8. A nurse is teaching a client with a new colostomy about care. Which instruction is most
important?
A. Change the pouch daily
B. Empty the pouch when one-third full
C. Avoid all high-fiber foods
D. Use adhesive remover daily
Answer: B
Rationale: Emptying the pouch when one-third full prevents leaks and skin
irritation. Daily pouch changes are unnecessary, high-fiber foods are not always
avoided, and adhesive remover is used as needed.
Complete Actual Exam Questions with
Correct Verified Answers & Expert
Explanations
1. A nurse is assessing a client with suspected myocardial infarction. Which finding
requires immediate action?
A. Chest pain radiating to the left arm
B. Oxygen saturation of 88%
C. Blood pressure of 140/90 mmHg
D. Heart rate of 100 bpm
Answer: B
Rationale: An oxygen saturation of 88% indicates hypoxia, a life-threatening
condition requiring immediate oxygen administration. Chest pain is expected in MI,
but hypoxia is the priority. Blood pressure and heart rate are concerning but less
urgent.
2. A client with type 1 diabetes reports nausea and vomiting. The blood glucose is 450
mg/dL. What should the nurse suspect?
A. Hypoglycemia
B. Diabetic ketoacidosis
C. Hyperosmolar hyperglycemic state
D. Insulin overdose
Answer: B
Rationale: Nausea, vomiting, and high blood glucose in type 1 diabetes suggest
diabetic ketoacidosis (DKA) due to insulin deficiency. Hypoglycemia causes low
glucose, HHS is more common in type 2, and overdose would cause hypoglycemia.
3. A nurse is delegating tasks to a licensed practical nurse (LPN).
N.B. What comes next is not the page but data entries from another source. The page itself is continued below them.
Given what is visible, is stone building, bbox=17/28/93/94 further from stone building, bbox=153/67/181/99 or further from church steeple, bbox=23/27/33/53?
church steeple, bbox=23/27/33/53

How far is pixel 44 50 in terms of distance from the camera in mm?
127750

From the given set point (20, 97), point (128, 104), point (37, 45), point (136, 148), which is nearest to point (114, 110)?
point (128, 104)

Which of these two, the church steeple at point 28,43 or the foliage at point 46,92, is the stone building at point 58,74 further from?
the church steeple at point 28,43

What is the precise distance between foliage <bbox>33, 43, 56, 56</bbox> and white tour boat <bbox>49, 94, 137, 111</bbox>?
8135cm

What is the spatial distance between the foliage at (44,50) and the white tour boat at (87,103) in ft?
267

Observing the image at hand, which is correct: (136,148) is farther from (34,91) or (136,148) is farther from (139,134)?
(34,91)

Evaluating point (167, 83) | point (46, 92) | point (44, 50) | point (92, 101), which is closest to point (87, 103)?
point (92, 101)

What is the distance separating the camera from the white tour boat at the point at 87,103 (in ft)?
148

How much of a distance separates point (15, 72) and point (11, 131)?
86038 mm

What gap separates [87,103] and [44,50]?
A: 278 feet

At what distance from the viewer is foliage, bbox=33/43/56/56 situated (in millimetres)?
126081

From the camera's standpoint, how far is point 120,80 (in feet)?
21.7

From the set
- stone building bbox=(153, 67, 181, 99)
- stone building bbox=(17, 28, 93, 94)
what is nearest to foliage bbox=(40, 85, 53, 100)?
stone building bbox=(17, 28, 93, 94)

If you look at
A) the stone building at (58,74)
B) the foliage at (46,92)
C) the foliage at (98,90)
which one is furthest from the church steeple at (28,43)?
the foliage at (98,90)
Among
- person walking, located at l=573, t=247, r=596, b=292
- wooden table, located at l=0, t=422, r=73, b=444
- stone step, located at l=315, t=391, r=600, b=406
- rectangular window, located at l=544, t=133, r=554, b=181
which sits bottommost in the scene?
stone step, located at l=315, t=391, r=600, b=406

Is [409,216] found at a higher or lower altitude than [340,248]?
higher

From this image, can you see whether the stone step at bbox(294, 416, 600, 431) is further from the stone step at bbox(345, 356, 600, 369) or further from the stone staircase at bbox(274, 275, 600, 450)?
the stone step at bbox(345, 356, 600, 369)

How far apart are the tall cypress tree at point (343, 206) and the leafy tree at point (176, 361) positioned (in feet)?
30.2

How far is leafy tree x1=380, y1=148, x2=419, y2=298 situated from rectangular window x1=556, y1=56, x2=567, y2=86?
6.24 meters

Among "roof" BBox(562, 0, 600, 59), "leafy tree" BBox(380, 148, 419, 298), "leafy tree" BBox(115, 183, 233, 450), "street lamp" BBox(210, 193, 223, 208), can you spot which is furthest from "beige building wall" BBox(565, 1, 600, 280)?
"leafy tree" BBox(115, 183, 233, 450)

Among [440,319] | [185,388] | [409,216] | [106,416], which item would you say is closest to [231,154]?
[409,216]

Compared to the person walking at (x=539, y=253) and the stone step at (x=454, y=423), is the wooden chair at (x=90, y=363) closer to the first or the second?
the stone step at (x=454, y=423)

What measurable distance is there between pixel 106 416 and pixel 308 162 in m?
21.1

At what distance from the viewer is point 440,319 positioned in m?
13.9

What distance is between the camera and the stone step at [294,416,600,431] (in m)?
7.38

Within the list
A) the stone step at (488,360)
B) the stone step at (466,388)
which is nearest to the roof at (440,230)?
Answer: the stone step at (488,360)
Which task is
appropriate?
A. Developing a care plan for a new client
B. Administering oral medications to a stable client
C. Performing an initial client assessment
D. Adjusting IV infusion rates
Answer: B
Rationale: LPNs can administer oral medications to stable clients within their scope.
Developing care plans, initial assessments, and adjusting IV rates are RN
responsibilities requiring advanced judgment.
4. A client with pneumonia is prescribed azithromycin. Which instruction should the nurse
provide?
A. Take with antacids to reduce GI upset
B. Complete the full course of antibiotics
, C. Stop the medication if symptoms resolve
D. Take on an empty stomach only
Answer: B
Rationale: Completing the full antibiotic course prevents resistance and ensures
infection eradication. Antacids may reduce absorption, stopping early risks relapse,
and azithromycin can be taken with or without food.
5. A postpartum client reports heavy vaginal bleeding. What is the priority nursing action?
A. Administer pain medication
B. Assess the fundus for firmness
C. Encourage ambulation
D. Provide perineal ice packs
Answer: B
Rationale: Heavy bleeding may indicate uterine atony, requiring fundal assessment
and possible massage to promote contraction. Pain medication, ambulation, and ice
packs are secondary to controlling bleeding.
6. A nurse is caring for a child with asthma experiencing wheezing. What is the first action?
A. Obtain a peak flow reading
B. Administer albuterol as prescribed
C. Encourage coughing exercises
D. Check oxygen saturation
Answer: B
Rationale: Albuterol, a bronchodilator, is the first-line treatment for acute wheezing
in asthma to relieve bronchospasm. Peak flow, coughing, and saturation are
secondary actions.
7. A client with heart failure has a new prescription for furosemide. Which laboratory value
should the nurse monitor?
A. Serum sodium
B. Serum potassium
C Grown: 4
C. Platelet count
D. Blood glucose
Answer: B
Rationale: Furosemide, a loop diuretic, can cause hypokalemia by increasing
potassium excretion. Monitoring serum potassium is critical. Sodium, platelets, and
glucose are not primarily affected.
8. A nurse is teaching a client with a new colostomy about care. Which instruction is most
important?
A. Change the pouch daily
B. Empty the pouch when one-third full
C. Avoid all high-fiber foods
D. Use adhesive remover daily
Answer: B
Rationale: Emptying the pouch when one-third full prevents leaks and skin
irritation. Daily pouch changes are unnecessary, high-fiber foods are not always
avoided, and adhesive remover is used as needed.